[Task inputs — start]

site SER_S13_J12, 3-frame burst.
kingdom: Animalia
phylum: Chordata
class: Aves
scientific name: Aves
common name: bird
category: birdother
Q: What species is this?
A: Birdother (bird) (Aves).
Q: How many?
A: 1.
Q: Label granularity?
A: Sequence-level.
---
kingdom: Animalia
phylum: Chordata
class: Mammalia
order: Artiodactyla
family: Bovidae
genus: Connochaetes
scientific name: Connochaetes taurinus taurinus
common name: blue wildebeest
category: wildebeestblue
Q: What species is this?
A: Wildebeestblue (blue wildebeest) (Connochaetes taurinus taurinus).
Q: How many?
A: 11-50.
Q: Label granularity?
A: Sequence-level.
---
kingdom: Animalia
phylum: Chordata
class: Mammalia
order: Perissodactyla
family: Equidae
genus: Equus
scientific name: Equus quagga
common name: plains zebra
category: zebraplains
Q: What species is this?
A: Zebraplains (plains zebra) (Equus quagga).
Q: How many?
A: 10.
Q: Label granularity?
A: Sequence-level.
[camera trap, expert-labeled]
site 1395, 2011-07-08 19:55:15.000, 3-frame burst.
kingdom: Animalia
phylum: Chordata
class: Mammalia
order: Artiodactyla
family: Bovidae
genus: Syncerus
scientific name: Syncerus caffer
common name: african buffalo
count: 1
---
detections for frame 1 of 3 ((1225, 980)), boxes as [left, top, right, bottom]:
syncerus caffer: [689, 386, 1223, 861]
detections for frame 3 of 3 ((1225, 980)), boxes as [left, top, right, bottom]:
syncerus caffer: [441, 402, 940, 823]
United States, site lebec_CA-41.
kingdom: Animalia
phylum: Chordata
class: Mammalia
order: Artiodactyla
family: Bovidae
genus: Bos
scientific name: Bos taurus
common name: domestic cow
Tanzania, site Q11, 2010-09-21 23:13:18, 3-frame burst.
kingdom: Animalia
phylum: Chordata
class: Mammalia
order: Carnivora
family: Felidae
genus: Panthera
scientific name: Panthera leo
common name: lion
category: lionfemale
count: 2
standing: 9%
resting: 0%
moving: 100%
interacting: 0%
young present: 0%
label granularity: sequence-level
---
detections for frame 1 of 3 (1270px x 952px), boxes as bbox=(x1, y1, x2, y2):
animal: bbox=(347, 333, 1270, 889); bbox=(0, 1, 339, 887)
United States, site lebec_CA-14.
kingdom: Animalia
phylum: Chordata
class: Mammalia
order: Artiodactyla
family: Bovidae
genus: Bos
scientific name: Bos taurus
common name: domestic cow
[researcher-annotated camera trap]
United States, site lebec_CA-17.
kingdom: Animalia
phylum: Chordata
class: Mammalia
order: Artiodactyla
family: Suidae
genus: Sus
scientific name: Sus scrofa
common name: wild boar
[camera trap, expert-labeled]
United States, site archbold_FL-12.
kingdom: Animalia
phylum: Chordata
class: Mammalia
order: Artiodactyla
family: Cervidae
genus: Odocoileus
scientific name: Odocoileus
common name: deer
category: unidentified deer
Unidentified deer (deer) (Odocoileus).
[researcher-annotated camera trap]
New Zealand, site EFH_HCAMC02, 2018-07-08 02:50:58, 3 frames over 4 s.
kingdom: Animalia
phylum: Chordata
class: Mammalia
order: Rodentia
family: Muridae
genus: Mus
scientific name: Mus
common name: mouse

[Task inputs — finish]

**Task goal**
Copy every line of the data above exactly.

**Task result**
site SER_S13_J12, 3-frame burst.
kingdom: Animalia
phylum: Chordata
class: Aves
scientific name: Aves
common name: bird
category: birdother
Q: What species is this?
A: Birdother (bird) (Aves).
Q: How many?
A: 1.
Q: Label granularity?
A: Sequence-level.
---
kingdom: Animalia
phylum: Chordata
class: Mammalia
order: Artiodactyla
family: Bovidae
genus: Connochaetes
scientific name: Connochaetes taurinus taurinus
common name: blue wildebeest
category: wildebeestblue
Q: What species is this?
A: Wildebeestblue (blue wildebeest) (Connochaetes taurinus taurinus).
Q: How many?
A: 11-50.
Q: Label granularity?
A: Sequence-level.
---
kingdom: Animalia
phylum: Chordata
class: Mammalia
order: Perissodactyla
family: Equidae
genus: Equus
scientific name: Equus quagga
common name: plains zebra
category: zebraplains
Q: What species is this?
A: Zebraplains (plains zebra) (Equus quagga).
Q: How many?
A: 10.
Q: Label granularity?
A: Sequence-level.
[camera trap, expert-labeled]
site 1395, 2011-07-08 19:55:15.000, 3-frame burst.
kingdom: Animalia
phylum: Chordata
class: Mammalia
order: Artiodactyla
family: Bovidae
genus: Syncerus
scientific name: Syncerus caffer
common name: african buffalo
count: 1
---
detections for frame 1 of 3 ((1225, 980)), boxes as [left, top, right, bottom]:
syncerus caffer: [689, 386, 1223, 861]
detections for frame 3 of 3 ((1225, 980)), boxes as [left, top, right, bottom]:
syncerus caffer: [441, 402, 940, 823]
United States, site lebec_CA-41.
kingdom: Animalia
phylum: Chordata
class: Mammalia
order: Artiodactyla
family: Bovidae
genus: Bos
scientific name: Bos taurus
common name: domestic cow
Tanzania, site Q11, 2010-09-21 23:13:18, 3-frame burst.
kingdom: Animalia
phylum: Chordata
class: Mammalia
order: Carnivora
family: Felidae
genus: Panthera
scientific name: Panthera leo
common name: lion
category: lionfemale
count: 2
standing: 9%
resting: 0%
moving: 100%
interacting: 0%
young present: 0%
label granularity: sequence-level
---
detections for frame 1 of 3 (1270px x 952px), boxes as bbox=(x1, y1, x2, y2):
animal: bbox=(347, 333, 1270, 889); bbox=(0, 1, 339, 887)
United States, site lebec_CA-14.
kingdom: Animalia
phylum: Chordata
class: Mammalia
order: Artiodactyla
family: Bovidae
genus: Bos
scientific name: Bos taurus
common name: domestic cow
[researcher-annotated camera trap]
United States, site lebec_CA-17.
kingdom: Animalia
phylum: Chordata
class: Mammalia
order: Artiodactyla
family: Suidae
genus: Sus
scientific name: Sus scrofa
common name: wild boar
[camera trap, expert-labeled]
United States, site archbold_FL-12.
kingdom: Animalia
phylum: Chordata
class: Mammalia
order: Artiodactyla
family: Cervidae
genus: Odocoileus
scientific name: Odocoileus
common name: deer
category: unidentified deer
Unidentified deer (deer) (Odocoileus).
[researcher-annotated camera trap]
New Zealand, site EFH_HCAMC02, 2018-07-08 02:50:58, 3 frames over 4 s.
kingdom: Animalia
phylum: Chordata
class: Mammalia
order: Rodentia
family: Muridae
genus: Mus
scientific name: Mus
common name: mouse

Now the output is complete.